In light of the concerns expressed by the three new aldermen, Fitterer posted a video on social media early Tuesday morning calling for the city’s move to the Northfield Building to be reevaluated in a public meeting.
“In 2017, the City Administrator and staff recommended the purchase of the Northfield Building,” Fitterer said. “Presented to the BOMA (Board of Mayor and Aldermen) as a financially sound investment, the property would allow the city to deliver upon multiple projects at a seemingly significant savings to taxpayers. Elected officials must rely upon full-time city staff to provide complete, accurate and impartial information and analysis to make critical decisions – there can be no conflicts of interests. Last week, newly discovered information was uncovered and shared by Aldermen Dan Allen, Hazel Nieves and John Canepari. In light of these surprising revelations, the decisions made in 2017 must be reevaluated. I swore an oath to always act in the best interest of Spring Hill, and it’s in our best interest to act immediately.”
Regarding Fitterer’s mention of a conflict of interest, among some of the alleged revelations shared by Allen last week included that the entity the city purchased the Northfield Building from in 2017 – the South Central Tennessee Workforce Alliance – has had City Administrator Victor Lay listed as a board member on its website. An email to Lay revealed he is away from his office until Monday, June 3, and that he does not have access to email.

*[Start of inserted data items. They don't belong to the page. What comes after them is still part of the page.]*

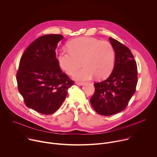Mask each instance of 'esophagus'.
Instances as JSON below:
<instances>
[{
	"mask_svg": "<svg viewBox=\"0 0 157 157\" xmlns=\"http://www.w3.org/2000/svg\"><path fill=\"white\" fill-rule=\"evenodd\" d=\"M76 84L77 85H79V86H82V85H84V82L77 81V82H76Z\"/></svg>",
	"mask_w": 157,
	"mask_h": 157,
	"instance_id": "esophagus-1",
	"label": "esophagus"
}]
</instances>
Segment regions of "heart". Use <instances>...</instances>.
<instances>
[{
    "instance_id": "1",
    "label": "heart",
    "mask_w": 157,
    "mask_h": 157,
    "mask_svg": "<svg viewBox=\"0 0 157 157\" xmlns=\"http://www.w3.org/2000/svg\"><path fill=\"white\" fill-rule=\"evenodd\" d=\"M69 51H62L58 56L61 68L78 81H87L94 76L98 79L107 77L115 62V51L111 43L94 38H78L68 45Z\"/></svg>"
}]
</instances>
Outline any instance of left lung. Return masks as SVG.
I'll list each match as a JSON object with an SVG mask.
<instances>
[{
  "mask_svg": "<svg viewBox=\"0 0 157 157\" xmlns=\"http://www.w3.org/2000/svg\"><path fill=\"white\" fill-rule=\"evenodd\" d=\"M109 40L116 54L114 69L107 79L94 84L95 92L90 99L96 113L105 116L122 111L137 84V63L130 50L113 38Z\"/></svg>",
  "mask_w": 157,
  "mask_h": 157,
  "instance_id": "8db88e82",
  "label": "left lung"
}]
</instances>
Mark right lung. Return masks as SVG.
I'll return each mask as SVG.
<instances>
[{"label":"right lung","mask_w":157,"mask_h":157,"mask_svg":"<svg viewBox=\"0 0 157 157\" xmlns=\"http://www.w3.org/2000/svg\"><path fill=\"white\" fill-rule=\"evenodd\" d=\"M61 35L40 36L22 55L17 81L25 105L39 113L48 115L61 106L74 82L59 68L55 50Z\"/></svg>","instance_id":"add662e5"}]
</instances>
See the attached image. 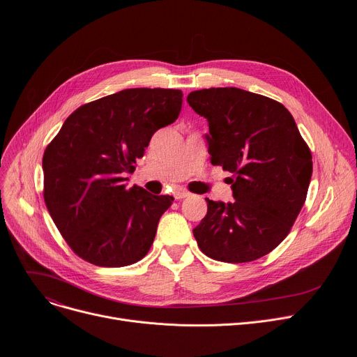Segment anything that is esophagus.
<instances>
[{"label":"esophagus","mask_w":357,"mask_h":357,"mask_svg":"<svg viewBox=\"0 0 357 357\" xmlns=\"http://www.w3.org/2000/svg\"><path fill=\"white\" fill-rule=\"evenodd\" d=\"M174 197H175V199H183V198H186V197H190V192H186V191H176V192L174 194Z\"/></svg>","instance_id":"1"}]
</instances>
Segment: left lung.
I'll return each mask as SVG.
<instances>
[{"label":"left lung","instance_id":"8db88e82","mask_svg":"<svg viewBox=\"0 0 357 357\" xmlns=\"http://www.w3.org/2000/svg\"><path fill=\"white\" fill-rule=\"evenodd\" d=\"M192 109L207 119L211 163L233 176V202L207 199L194 229L202 253L243 264L282 241L307 198L312 156L291 112L275 100L240 88L191 92Z\"/></svg>","mask_w":357,"mask_h":357}]
</instances>
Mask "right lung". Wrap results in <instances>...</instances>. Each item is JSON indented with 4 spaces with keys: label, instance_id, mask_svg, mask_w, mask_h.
I'll list each match as a JSON object with an SVG mask.
<instances>
[{
    "label": "right lung",
    "instance_id": "right-lung-1",
    "mask_svg": "<svg viewBox=\"0 0 357 357\" xmlns=\"http://www.w3.org/2000/svg\"><path fill=\"white\" fill-rule=\"evenodd\" d=\"M181 108L179 89H123L75 109L46 147V207L69 248L89 264L121 268L147 255L174 198L127 188L126 175Z\"/></svg>",
    "mask_w": 357,
    "mask_h": 357
}]
</instances>
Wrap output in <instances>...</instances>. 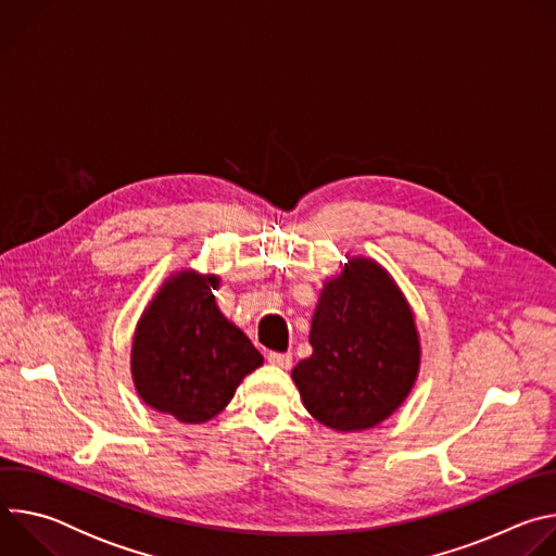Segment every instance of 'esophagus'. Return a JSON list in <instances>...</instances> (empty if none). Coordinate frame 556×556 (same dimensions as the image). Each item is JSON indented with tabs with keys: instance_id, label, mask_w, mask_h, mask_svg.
<instances>
[{
	"instance_id": "obj_1",
	"label": "esophagus",
	"mask_w": 556,
	"mask_h": 556,
	"mask_svg": "<svg viewBox=\"0 0 556 556\" xmlns=\"http://www.w3.org/2000/svg\"><path fill=\"white\" fill-rule=\"evenodd\" d=\"M266 358H268L270 365L283 367V369H288L292 365V354L290 352H268Z\"/></svg>"
}]
</instances>
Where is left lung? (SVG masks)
<instances>
[{"label": "left lung", "instance_id": "1", "mask_svg": "<svg viewBox=\"0 0 556 556\" xmlns=\"http://www.w3.org/2000/svg\"><path fill=\"white\" fill-rule=\"evenodd\" d=\"M312 356L292 369L305 409L337 431L391 416L414 387L420 345L414 314L389 275L352 260L328 281L309 330Z\"/></svg>", "mask_w": 556, "mask_h": 556}]
</instances>
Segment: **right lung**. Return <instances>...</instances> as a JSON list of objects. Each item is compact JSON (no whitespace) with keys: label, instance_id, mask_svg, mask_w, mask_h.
<instances>
[{"label":"right lung","instance_id":"1","mask_svg":"<svg viewBox=\"0 0 556 556\" xmlns=\"http://www.w3.org/2000/svg\"><path fill=\"white\" fill-rule=\"evenodd\" d=\"M217 277L182 273L142 314L131 371L140 399L187 425L215 418L264 358L215 305Z\"/></svg>","mask_w":556,"mask_h":556}]
</instances>
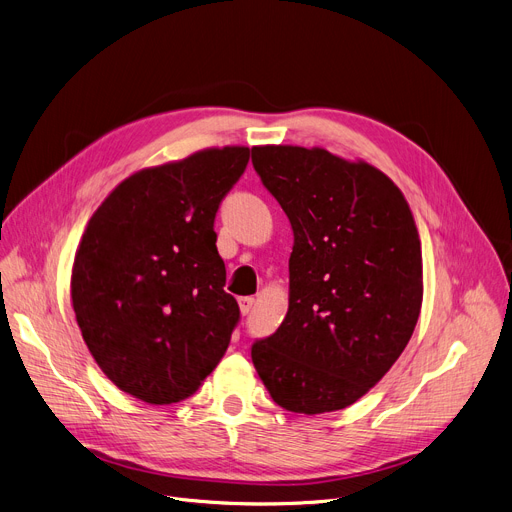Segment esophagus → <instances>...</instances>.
Returning a JSON list of instances; mask_svg holds the SVG:
<instances>
[{"label": "esophagus", "mask_w": 512, "mask_h": 512, "mask_svg": "<svg viewBox=\"0 0 512 512\" xmlns=\"http://www.w3.org/2000/svg\"><path fill=\"white\" fill-rule=\"evenodd\" d=\"M254 308V297H239V310H242L244 316H248Z\"/></svg>", "instance_id": "1"}]
</instances>
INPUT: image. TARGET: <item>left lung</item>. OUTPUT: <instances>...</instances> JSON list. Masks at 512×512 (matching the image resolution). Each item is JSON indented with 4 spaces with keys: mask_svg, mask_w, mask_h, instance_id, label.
<instances>
[{
    "mask_svg": "<svg viewBox=\"0 0 512 512\" xmlns=\"http://www.w3.org/2000/svg\"><path fill=\"white\" fill-rule=\"evenodd\" d=\"M252 165L293 227L289 310L252 362L277 405L345 409L407 347L422 308V244L401 190L324 148L254 146Z\"/></svg>",
    "mask_w": 512,
    "mask_h": 512,
    "instance_id": "1",
    "label": "left lung"
}]
</instances>
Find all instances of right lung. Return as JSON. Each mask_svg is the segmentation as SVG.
I'll return each instance as SVG.
<instances>
[{
    "instance_id": "obj_1",
    "label": "right lung",
    "mask_w": 512,
    "mask_h": 512,
    "mask_svg": "<svg viewBox=\"0 0 512 512\" xmlns=\"http://www.w3.org/2000/svg\"><path fill=\"white\" fill-rule=\"evenodd\" d=\"M250 148L202 150L142 169L97 208L72 270L82 339L105 376L153 405L192 397L239 318L225 287L215 217Z\"/></svg>"
}]
</instances>
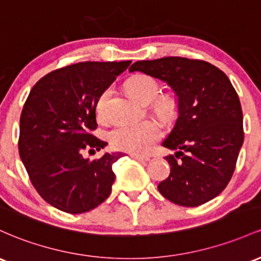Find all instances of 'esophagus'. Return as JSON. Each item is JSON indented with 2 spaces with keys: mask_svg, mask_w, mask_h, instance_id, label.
Instances as JSON below:
<instances>
[{
  "mask_svg": "<svg viewBox=\"0 0 261 261\" xmlns=\"http://www.w3.org/2000/svg\"><path fill=\"white\" fill-rule=\"evenodd\" d=\"M131 157H133V159L137 160V161H148V160H150V157L142 156V154H136V153L131 154Z\"/></svg>",
  "mask_w": 261,
  "mask_h": 261,
  "instance_id": "esophagus-1",
  "label": "esophagus"
}]
</instances>
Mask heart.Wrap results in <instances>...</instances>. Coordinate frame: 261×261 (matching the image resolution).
Returning <instances> with one entry per match:
<instances>
[{
	"label": "heart",
	"instance_id": "1",
	"mask_svg": "<svg viewBox=\"0 0 261 261\" xmlns=\"http://www.w3.org/2000/svg\"><path fill=\"white\" fill-rule=\"evenodd\" d=\"M160 85L152 76L136 75L126 83V90L136 101L147 104L159 93ZM111 96V89H107L99 95L95 102V111L99 119H107V107ZM154 110L162 119L171 120L178 111V101L172 94H165L154 100ZM162 135L159 124L151 120L137 124L120 126L109 135L110 145L117 151L131 153H147Z\"/></svg>",
	"mask_w": 261,
	"mask_h": 261
}]
</instances>
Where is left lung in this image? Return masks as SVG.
<instances>
[{
	"mask_svg": "<svg viewBox=\"0 0 261 261\" xmlns=\"http://www.w3.org/2000/svg\"><path fill=\"white\" fill-rule=\"evenodd\" d=\"M166 82L178 100V117L162 146L170 176L159 185L165 198L183 207H197L227 187L244 141L243 111L236 89L211 63L182 57L141 61L131 65Z\"/></svg>",
	"mask_w": 261,
	"mask_h": 261,
	"instance_id": "8db88e82",
	"label": "left lung"
}]
</instances>
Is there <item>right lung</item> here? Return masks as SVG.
Listing matches in <instances>:
<instances>
[{"instance_id":"add662e5","label":"right lung","mask_w":261,"mask_h":261,"mask_svg":"<svg viewBox=\"0 0 261 261\" xmlns=\"http://www.w3.org/2000/svg\"><path fill=\"white\" fill-rule=\"evenodd\" d=\"M130 64L68 65L39 79L25 100L19 120V156L36 191L57 210L85 213L110 196L115 181L113 163L121 153L107 152L90 161L82 152L108 145L93 135L98 127L95 102Z\"/></svg>"}]
</instances>
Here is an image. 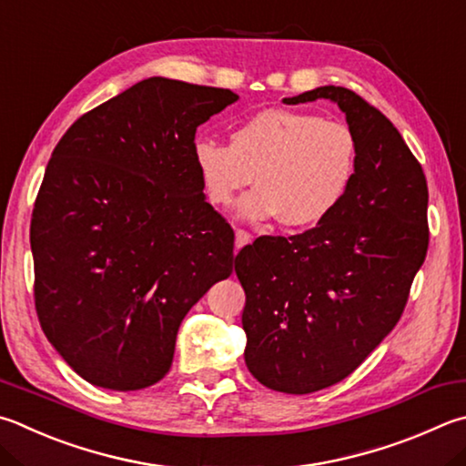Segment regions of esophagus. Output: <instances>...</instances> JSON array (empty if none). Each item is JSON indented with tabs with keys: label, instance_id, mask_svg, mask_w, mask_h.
I'll list each match as a JSON object with an SVG mask.
<instances>
[{
	"label": "esophagus",
	"instance_id": "obj_1",
	"mask_svg": "<svg viewBox=\"0 0 466 466\" xmlns=\"http://www.w3.org/2000/svg\"><path fill=\"white\" fill-rule=\"evenodd\" d=\"M252 240V236L248 232L244 230H236V236H234V242H236V248H242L247 247V244Z\"/></svg>",
	"mask_w": 466,
	"mask_h": 466
}]
</instances>
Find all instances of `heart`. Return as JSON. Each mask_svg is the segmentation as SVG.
<instances>
[{
    "mask_svg": "<svg viewBox=\"0 0 466 466\" xmlns=\"http://www.w3.org/2000/svg\"><path fill=\"white\" fill-rule=\"evenodd\" d=\"M201 187L209 204L230 206L236 193L244 222L281 219L287 228H309L340 204L357 167V142L342 122L301 109L268 107L232 130L230 145L214 138L193 142Z\"/></svg>",
    "mask_w": 466,
    "mask_h": 466,
    "instance_id": "heart-1",
    "label": "heart"
}]
</instances>
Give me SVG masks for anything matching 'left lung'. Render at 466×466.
Here are the masks:
<instances>
[{
    "mask_svg": "<svg viewBox=\"0 0 466 466\" xmlns=\"http://www.w3.org/2000/svg\"><path fill=\"white\" fill-rule=\"evenodd\" d=\"M346 114L357 167L344 198L303 234L262 236L236 255L247 293L244 360L273 391L306 395L349 377L400 321L428 250V185L395 126L357 93L324 86Z\"/></svg>",
    "mask_w": 466,
    "mask_h": 466,
    "instance_id": "8db88e82",
    "label": "left lung"
}]
</instances>
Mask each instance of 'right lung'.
Listing matches in <instances>:
<instances>
[{
    "label": "right lung",
    "mask_w": 466,
    "mask_h": 466,
    "mask_svg": "<svg viewBox=\"0 0 466 466\" xmlns=\"http://www.w3.org/2000/svg\"><path fill=\"white\" fill-rule=\"evenodd\" d=\"M230 89L150 77L58 140L32 211L42 332L91 385L137 391L171 369L183 318L232 275L234 232L193 163Z\"/></svg>",
    "instance_id": "right-lung-1"
}]
</instances>
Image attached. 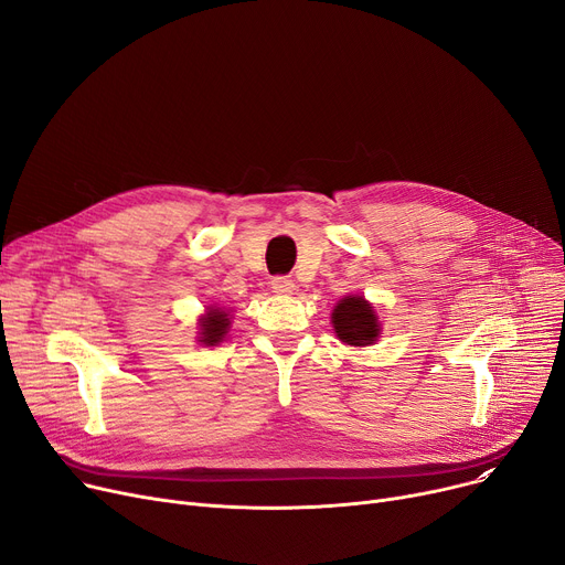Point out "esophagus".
I'll use <instances>...</instances> for the list:
<instances>
[{
	"mask_svg": "<svg viewBox=\"0 0 565 565\" xmlns=\"http://www.w3.org/2000/svg\"><path fill=\"white\" fill-rule=\"evenodd\" d=\"M270 286H273V290L279 292V295H288V292L295 290V284H292L290 277H273Z\"/></svg>",
	"mask_w": 565,
	"mask_h": 565,
	"instance_id": "1",
	"label": "esophagus"
}]
</instances>
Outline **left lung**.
Returning <instances> with one entry per match:
<instances>
[{"label": "left lung", "mask_w": 565, "mask_h": 565, "mask_svg": "<svg viewBox=\"0 0 565 565\" xmlns=\"http://www.w3.org/2000/svg\"><path fill=\"white\" fill-rule=\"evenodd\" d=\"M334 332L348 345H369L380 334V322L364 298H345L332 313Z\"/></svg>", "instance_id": "1"}]
</instances>
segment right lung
Returning <instances> with one entry per match:
<instances>
[{"label":"right lung","mask_w":565,"mask_h":565,"mask_svg":"<svg viewBox=\"0 0 565 565\" xmlns=\"http://www.w3.org/2000/svg\"><path fill=\"white\" fill-rule=\"evenodd\" d=\"M228 313L226 311H220V309H211L207 311V316L201 318V343L205 345H215L224 339L226 330H228Z\"/></svg>","instance_id":"1"}]
</instances>
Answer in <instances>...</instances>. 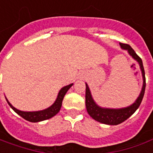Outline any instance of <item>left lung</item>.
<instances>
[{
	"label": "left lung",
	"instance_id": "1",
	"mask_svg": "<svg viewBox=\"0 0 153 153\" xmlns=\"http://www.w3.org/2000/svg\"><path fill=\"white\" fill-rule=\"evenodd\" d=\"M120 44L123 49L128 51V53L130 54V56H132V57L138 62L141 71H142L143 84L140 95L133 105L128 106L126 108H122V109H109V108H101L100 106L96 105L92 98L88 85L85 83V107H86L87 112L92 119H94L100 123L109 124V125H117V124L123 123V121L128 119L137 110L143 100L144 92H145V87H146L145 71H144L142 59L137 56L135 51L128 44H121V43Z\"/></svg>",
	"mask_w": 153,
	"mask_h": 153
}]
</instances>
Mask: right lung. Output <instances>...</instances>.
Segmentation results:
<instances>
[{"label":"right lung","instance_id":"1","mask_svg":"<svg viewBox=\"0 0 153 153\" xmlns=\"http://www.w3.org/2000/svg\"><path fill=\"white\" fill-rule=\"evenodd\" d=\"M73 84H70V85H66L64 87L60 90V91L58 93V96L57 97V100H55V102L48 109H45L44 110H39V111H33V112H25V111H21L19 109H16L14 106L8 101V100L6 99V101L9 104V105L11 107V109L19 114V116H21L23 119L28 120L32 123H37V122H40L43 120H48L51 119L52 117L56 115L62 107V100L64 98V96L68 91L70 89L71 85Z\"/></svg>","mask_w":153,"mask_h":153}]
</instances>
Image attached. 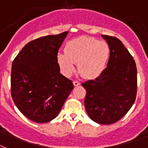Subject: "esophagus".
I'll return each instance as SVG.
<instances>
[{
	"instance_id": "34e87169",
	"label": "esophagus",
	"mask_w": 148,
	"mask_h": 148,
	"mask_svg": "<svg viewBox=\"0 0 148 148\" xmlns=\"http://www.w3.org/2000/svg\"><path fill=\"white\" fill-rule=\"evenodd\" d=\"M73 85H74V86H79V85H80V83H79V81L75 80V81H73Z\"/></svg>"
}]
</instances>
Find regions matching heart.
Listing matches in <instances>:
<instances>
[{
  "label": "heart",
  "mask_w": 148,
  "mask_h": 148,
  "mask_svg": "<svg viewBox=\"0 0 148 148\" xmlns=\"http://www.w3.org/2000/svg\"><path fill=\"white\" fill-rule=\"evenodd\" d=\"M109 57V47L104 41L81 36L68 42L65 54H58V62L62 72L70 75L77 63L79 73L84 78L94 79L102 73Z\"/></svg>",
  "instance_id": "heart-1"
}]
</instances>
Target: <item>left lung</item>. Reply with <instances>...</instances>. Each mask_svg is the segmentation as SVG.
<instances>
[{"mask_svg": "<svg viewBox=\"0 0 148 148\" xmlns=\"http://www.w3.org/2000/svg\"><path fill=\"white\" fill-rule=\"evenodd\" d=\"M110 49L107 67L95 79L86 81L85 108L95 123L109 125L121 119L136 100L137 73L135 61L120 40L102 35Z\"/></svg>", "mask_w": 148, "mask_h": 148, "instance_id": "obj_1", "label": "left lung"}]
</instances>
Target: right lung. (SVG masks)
Here are the masks:
<instances>
[{"label": "right lung", "mask_w": 148, "mask_h": 148, "mask_svg": "<svg viewBox=\"0 0 148 148\" xmlns=\"http://www.w3.org/2000/svg\"><path fill=\"white\" fill-rule=\"evenodd\" d=\"M68 33L66 31L29 42L12 62V99L31 121L48 123L57 117L73 90V81L60 73L57 58Z\"/></svg>", "instance_id": "1"}]
</instances>
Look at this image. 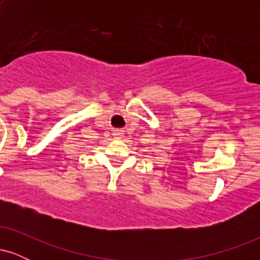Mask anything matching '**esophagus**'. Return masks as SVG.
Instances as JSON below:
<instances>
[{
  "mask_svg": "<svg viewBox=\"0 0 260 260\" xmlns=\"http://www.w3.org/2000/svg\"><path fill=\"white\" fill-rule=\"evenodd\" d=\"M122 133L121 131H115V132H113V136H115V138H117V139H120V138H122Z\"/></svg>",
  "mask_w": 260,
  "mask_h": 260,
  "instance_id": "esophagus-1",
  "label": "esophagus"
}]
</instances>
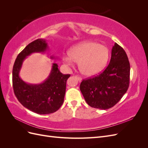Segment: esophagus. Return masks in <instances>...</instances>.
<instances>
[{
	"label": "esophagus",
	"mask_w": 148,
	"mask_h": 148,
	"mask_svg": "<svg viewBox=\"0 0 148 148\" xmlns=\"http://www.w3.org/2000/svg\"><path fill=\"white\" fill-rule=\"evenodd\" d=\"M77 80H78L79 83L82 82V78H80V77H77Z\"/></svg>",
	"instance_id": "34e87169"
}]
</instances>
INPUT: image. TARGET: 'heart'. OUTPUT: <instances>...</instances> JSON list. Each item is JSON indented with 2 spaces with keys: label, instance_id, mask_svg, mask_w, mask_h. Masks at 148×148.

Despite the allegation, Lay does not, nor has ever served on the Board of Directors for the SCTWA, and instead had only served on a separate body that acted as an advisory board for the SCTWA, as well as a junior advisory board called the Northfield Oversight Advisory Committee.
Allen and Nieves have all since praised Fitterer for his call for more transparency, releasing their own respective statements on social media shortly after Fitterer’s.
“I applaud Alderman Matt Fitterer on his decision to advise Mayor Graham to call a special session to re-evaluate the recently-passed library construction project as well as the Northfield property as a whole,” Allen wrote. “We have a fiduciary responsibility to the taxpayers of Spring Hill to use their tax dollars wisely and to listen to their concerns. We cannot be conflicted by personal agendas or legacy building by individuals. For our city to thrive, the BOMA and city staff must have maximum transparency and eliminate any perception of conflicts of interest. It’s always better to correct a decision rather than enduring years of regret while wasting taxpayer dollars.”
“We must be fiscally responsible at every level and every decision with taxpayer monies and with decisions that literally shape the future of our wonderful city,” Nieves wrote. “I applaud Alderman Fitterer to help move this issue before the Mayor and BOMA to reevaluate all aspects of the project to ensure sound judgment and wisdom regarding the purchase of Northfield.”
The special called meeting, which is open to the public, will be held at 5:30 p.m. on Monday, June 3 at City Hall, located at 199 Town Center Parkway.